The collected cells were washed twice with PBS and then lysed with lysis buffer at 4°C (on ice). After centrifugation at 12,000 rpm for 30 minutes, total cell protein was quantified and the lysates were stored at −80°C. For sample analysis, 30 µg of protein was mixed in 4× SDS loading buffer, boiled for 5–10 minutes, centrifuged for 1 minute, and loaded into the wells of an 8% polyacrylamide gel. Prestained markers were loaded in parallel. The gel was placed in a Tanon VE-180 vertical electrophoresis tank and run at 80 V for 30 minutes and 120 V for 70 minutes. After electrophoresis, the proteins were transferred to a PVDF membrane using transfer buffer and the membrane was then immersed in methyl alcohol. Transfer was performed in a Tanon VE-180 vertical electrophoresis tank (220 mA for 90 minutes). Thereafter, the PVDF membrane was placed in blocking buffer for 1 hour, after which it was washed three times with PBST before being incubated in primary antibody against GLUT-1 (1:1,000) and HIF-1α (1:1,000) for 24 hours at 4°C. β-Actin served as the internal control. The blots were washed three times with PBST, incubated in secondary antibody (1:5,000) for 2 hours at room temperature, and washed again with phosphate buffered saline Tween-20 (PBST). Band signals were determined using the electrochemiluminescence (ECL) substrate and chemiluminescence.

Groups

Control group: HEp-2 cell.

Experiment group: HEp-2 cell with HIF-1α and GLUT-1 double gene knockout.

Cell proliferation assays using CCK-8 method

Briefly, cells in each group were cultured in 96-well plates for 0, 24, 48, and 72 hours in a humidified atmosphere containing 5% CO₂ at 37°C. Subsequently, cell counting kit (CCK) reaction solution (10 µL) was added and the cells were maintained in the dark for 2 hours. The absorption of each well was measured at 450 nm using a Spectra Plus microplate reader (Molecular Devices Co., Sunnyvale, CA, USA). The relative cell inhibition rate (%) was calculated as follows: 100% − (sample absorption/control mean absorption) ×100%.
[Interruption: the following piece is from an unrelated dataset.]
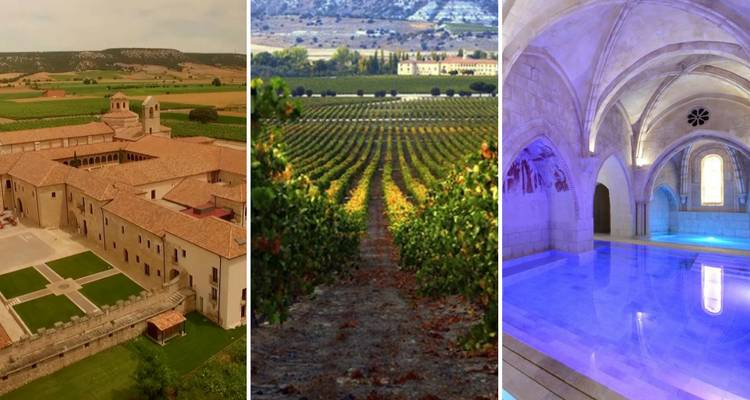 Ribera del Duero: The Spanish paradise for wine & food lovers - Eat Northern Spain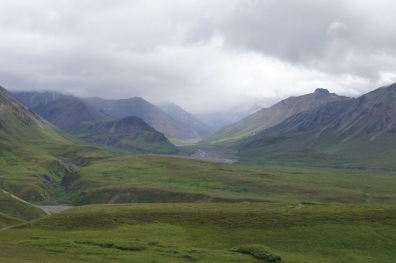 View from Eielson Visitor's Center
Transwell assays for cell migration or invasion experiment

Briefly, Matrigel (CoStar Inc.) was melted at 4°C overnight and diluted to 50 mg/L with serum-free medium at 4°C. Subsequently, 50 µL of the diluted Matrigel was added to the center of a Transwell chamber (CoStar Inc.) and incubated at 37°C for 4 hours. A cell suspension was prepared as follows: the cells were initially digested and centrifuged (800 rpm, 5 minutes); the medium was discarded; the cells were washed twice with 1× PBS; the resuspended cells were cultured in serum-free medium; and the cell density was adjusted to 1×10⁶/mL. Subsequently, 200 µL of the cell suspension was added to the upper chamber and incubated for 24 hours. The chamber was removed and 600 µL of 4% polyoxymethylene was added; the cells were fixed at room temperature for 30 minutes. The chamber was removed, washed twice with 1× PBS, placed in 100% methyl alcohol, and the cells were fixed at room temperature for 30 minutes. The chamber was placed into a well containing 800 µL of Giemsa or 2% crystal violet staining solution at room temperature for 20 minutes. The chamber was washed with 1× PBS and the upper cells were wiped with a wet swab. The cells were counted and photographs were captured using an inverted microscope.

Glucose detection

One hundred microliters of culture medium were collected before or after 24-hour cell culture. The samples were added according to Table 1.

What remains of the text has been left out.